PROBLEM TO SOLVE:
Return every row below that contains the string "farther", with case counting.

Saved entries

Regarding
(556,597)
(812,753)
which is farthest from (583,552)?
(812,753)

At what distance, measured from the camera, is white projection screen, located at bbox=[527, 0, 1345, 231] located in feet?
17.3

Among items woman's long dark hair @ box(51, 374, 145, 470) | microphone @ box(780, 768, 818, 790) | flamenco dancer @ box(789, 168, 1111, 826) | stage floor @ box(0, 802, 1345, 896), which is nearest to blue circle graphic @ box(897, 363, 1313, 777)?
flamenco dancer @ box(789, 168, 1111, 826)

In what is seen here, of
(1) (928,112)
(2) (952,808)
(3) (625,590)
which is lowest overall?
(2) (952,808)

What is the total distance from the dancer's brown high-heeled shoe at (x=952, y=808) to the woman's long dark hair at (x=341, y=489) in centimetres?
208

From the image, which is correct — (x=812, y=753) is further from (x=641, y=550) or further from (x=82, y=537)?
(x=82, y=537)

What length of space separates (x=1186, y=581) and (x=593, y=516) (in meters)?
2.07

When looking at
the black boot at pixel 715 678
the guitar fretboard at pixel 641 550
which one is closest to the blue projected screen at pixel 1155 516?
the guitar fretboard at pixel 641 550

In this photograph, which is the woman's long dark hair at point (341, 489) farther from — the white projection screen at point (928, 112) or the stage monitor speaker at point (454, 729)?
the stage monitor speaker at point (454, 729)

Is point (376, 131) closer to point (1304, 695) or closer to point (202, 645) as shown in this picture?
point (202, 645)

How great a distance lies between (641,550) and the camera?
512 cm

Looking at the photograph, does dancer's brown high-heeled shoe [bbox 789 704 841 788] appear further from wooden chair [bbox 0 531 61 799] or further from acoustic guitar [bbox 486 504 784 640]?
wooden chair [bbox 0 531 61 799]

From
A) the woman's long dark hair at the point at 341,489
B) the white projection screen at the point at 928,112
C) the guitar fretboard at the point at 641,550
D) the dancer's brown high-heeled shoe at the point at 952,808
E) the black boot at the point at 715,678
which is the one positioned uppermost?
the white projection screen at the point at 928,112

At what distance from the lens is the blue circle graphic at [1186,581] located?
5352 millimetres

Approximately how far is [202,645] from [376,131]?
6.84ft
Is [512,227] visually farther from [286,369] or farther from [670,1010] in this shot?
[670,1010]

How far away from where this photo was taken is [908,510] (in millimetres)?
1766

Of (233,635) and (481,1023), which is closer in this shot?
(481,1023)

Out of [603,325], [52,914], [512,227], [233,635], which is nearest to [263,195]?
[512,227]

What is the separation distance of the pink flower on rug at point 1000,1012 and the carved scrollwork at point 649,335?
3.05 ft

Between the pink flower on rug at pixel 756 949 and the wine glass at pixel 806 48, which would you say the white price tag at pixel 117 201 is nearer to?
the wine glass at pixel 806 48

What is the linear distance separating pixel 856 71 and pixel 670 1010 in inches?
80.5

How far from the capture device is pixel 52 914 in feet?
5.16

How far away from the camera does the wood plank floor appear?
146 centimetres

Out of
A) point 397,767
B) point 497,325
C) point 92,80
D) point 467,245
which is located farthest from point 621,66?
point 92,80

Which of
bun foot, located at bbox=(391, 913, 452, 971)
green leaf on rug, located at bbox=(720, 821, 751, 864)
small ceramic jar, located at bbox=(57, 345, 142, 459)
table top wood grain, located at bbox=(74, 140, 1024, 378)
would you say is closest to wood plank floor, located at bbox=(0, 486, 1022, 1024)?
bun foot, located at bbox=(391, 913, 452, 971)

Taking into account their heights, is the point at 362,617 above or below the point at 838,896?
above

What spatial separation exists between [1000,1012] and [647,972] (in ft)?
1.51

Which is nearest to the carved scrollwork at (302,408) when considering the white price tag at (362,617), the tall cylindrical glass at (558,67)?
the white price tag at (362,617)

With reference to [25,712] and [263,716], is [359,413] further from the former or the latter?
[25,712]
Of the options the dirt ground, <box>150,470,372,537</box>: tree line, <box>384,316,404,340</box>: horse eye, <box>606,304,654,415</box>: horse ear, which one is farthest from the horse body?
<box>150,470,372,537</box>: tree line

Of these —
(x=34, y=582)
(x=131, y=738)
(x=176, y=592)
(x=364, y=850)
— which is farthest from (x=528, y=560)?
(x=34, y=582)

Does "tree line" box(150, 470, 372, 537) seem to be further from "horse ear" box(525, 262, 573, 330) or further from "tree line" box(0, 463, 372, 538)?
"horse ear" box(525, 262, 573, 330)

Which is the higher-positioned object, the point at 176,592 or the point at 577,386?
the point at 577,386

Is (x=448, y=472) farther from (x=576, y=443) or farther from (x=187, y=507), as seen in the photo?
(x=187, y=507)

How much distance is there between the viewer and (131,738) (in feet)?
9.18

RESPONSE TO THIS EXERCISE:
In this photograph, which is the woman's long dark hair at point (341, 489) farther from — the white projection screen at point (928, 112) or the stage monitor speaker at point (454, 729)?
Is [512,227] visually farther from [286,369] or farther from [670,1010] in this shot?
Is (x=448, y=472) farther from (x=576, y=443) or farther from (x=187, y=507), as seen in the photo?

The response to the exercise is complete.